Scott Fowler

Charlotte Hornets have the sizzle but too often don’t provide the steak

Kemba Walker, left is playing at an All-Star level for the Charlotte Hornets but his team continues to have trouble beating the NBA’s best and playing consistent defense.
Kemba Walker, left is playing at an All-Star level for the Charlotte Hornets but his team continues to have trouble beating the NBA’s best and playing consistent defense. AP

For all the dazzle the Charlotte Hornets can give you this season – and there is a lot of it – they still haven’t done two things that they must to become an elite NBA team.

First: Beat somebody really good.

Second: Play consistent defense.

At 20-17 entering Saturday’s road game at San Antonio, the Hornets have done a number of things right to hold down the fifth spot in the Eastern Conference if the playoffs began today. Kemba Walker should make the All-Star team and has been playing extraordinarily well – the 20 points he scored in the fourth quarter alone Thursday at Detroit almost brought Charlotte back from a 19-point deficit with 10 minutes to go. Marco Belinelli is better than I thought he would be and almost made one of the coolest buzzer-beaters in NBA history Thursday. Cody Zeller continues to get better.

But the Hornets also have given up 115, 112, 118 and 121 points in their past four games. And largely because they don’t lock down enough on defense, they never seem to beat the NBA’s best teams.

Charlotte is 0-6 so far against the best three teams in the East (Cleveland, Toronto and Boston). Another chance for a signature win comes Saturday at San Antonio, but the 29-7 Spurs are very difficult to beat at home. The Hornets are in the midst of a strenuous five-game road trip that also includes games at Houston and Boston.

What we’re looking at right now is an entertaining Hornets team that is going to go out in the first or second round of the NBA playoffs if it can’t improve on defense. The Hornets get beaten off the dribble too often and, despite coach Steve Clifford’s caustic reminders, aren’t physical enough often enough.

This is compounded by the fact Clifford likes to play his highest-scoring lineup in the fourth quarter, which often leaves Michael Kidd-Gilchrist on the bench for long stretches. MKG’s forte is defense – he did an admirable job against Russell Westbrook Wednesday night in a win – but he can’t play it from the pine. And Roy Hibbert is such an offensive liability that his rim protection is usually a non-factor.

On the other hand, the Hornets sure can score. Walker has 99 three-pointers, second-best in the Eastern Conference.
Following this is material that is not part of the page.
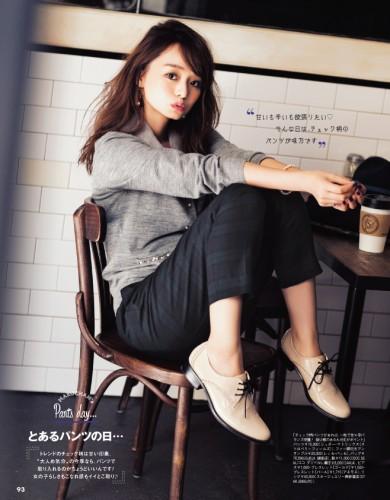 CanCam12_2014-93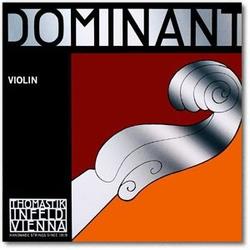 Thomastik-Infeld DOMINANT  violin E string, steel, loop, medium, straight, by Thomastik-Infeld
And Charlotte’s 44-point fourth quarter against Detroit Thursday was a thing of beauty – it was the most points Charlotte had scored in any quarter this season and came without Nic Batum (hyperextended right knee).

The outburst almost completed a miraculous comeback. Belinelli threw an inbounds pass to himself off a Detroit defender’s back with 0.5 seconds to go and then banked in the ensuing three-pointer. It would have been the NBA’s best buzzer-beater of the year – except for the unfortunate fact it came right after the buzzer.

It was an “almost” play in what has been an “almost” type of season so far. The Hornets are about halfway through the season and aren’t playing badly, but they also aren’t playing that well.

Unlike the Carolina Panthers, the Hornets should make the playoffs this season. But unless they play stronger defense and learn how to beat the big-time teams, they aren’t going to do much when they get there.